Tras pasar el puente, nos encontramos con el Muro de Lennon, que es de la época comunista, un muro en el que la gente escribía sus reivindicaciones. En aquella época solían pintarlo tan rápido como aparecían las reivindicaciones para borrarlas. Ahora tiene un montón de pintadas e incluso vimos a unos chicos pintando.A la vuelta del muro está la Plaza de los Caballeros de Malta. En esta plaza se ubica la Iglesia de Nuestra Señora de las Cadenas, una de las más antiguas de Praga. En ese momento no entramos, pero luego más tarde, cuando nos separamos de la guía, volveríamos para verla.

A pocos pasos de allí está el corazón de la Malá Strana, la plaza de la Ciudad Pequeña. En ella vemos la Iglesia de San Nicolás (hay otra de San Nicolás en la plaza de la Ciudad Vieja), que es una de las más bonitas barrocas de Praga y que ya no tiene culto. Ahora se utiliza como sala de conciertos de órgano. Mozart tocó en esta iglesia. Se puede subir a su cúpula, aunque nosotros no lo hicimos.

Plaza de la Ciudad Pequeña

Plaza de la Ciudad Pequeña

Muy cerca de allí, pero ya lo vimos más tarde, nos contó la guía que se encuentra la Iglesia de Nuestra Señora de la Victoria, donde se encuentra la famosa escultura del Niño Jesús de Praga. De la plaza de la Ciudad Pequeña sale la calle de Nerudova, que lleva el nombre de un escritor checo, y en honor al cual, el poeta chileno Pablo Neruda cogió el apellido. Es una calle con edificios muy antiguos y muy bonitos que ya tendríamos ocasión en otro momento de recorrer con calma.

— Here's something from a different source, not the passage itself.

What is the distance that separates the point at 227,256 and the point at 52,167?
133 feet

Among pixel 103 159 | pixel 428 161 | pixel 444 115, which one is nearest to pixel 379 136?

Estábamos a punto de acabar la visita guiada pero antes pasamos por el Palacio Wallestein o Valdstejnsky, que es la actual sede del Senado y que data del siglo XVII. Sus jardines se pueden visitar gratuitamente en cualquier momento. También es posible visitar el interior del palacio pero solo los fines de semana de manera gratuita. Los jardines son muy bonitos y en se dan conciertos en ellos. Nos despedimos de nuestra guía junto al Puente Carlos y nosotros seguimos descubriendo la ciudad por nuestra cuenta con sus recomendaciones.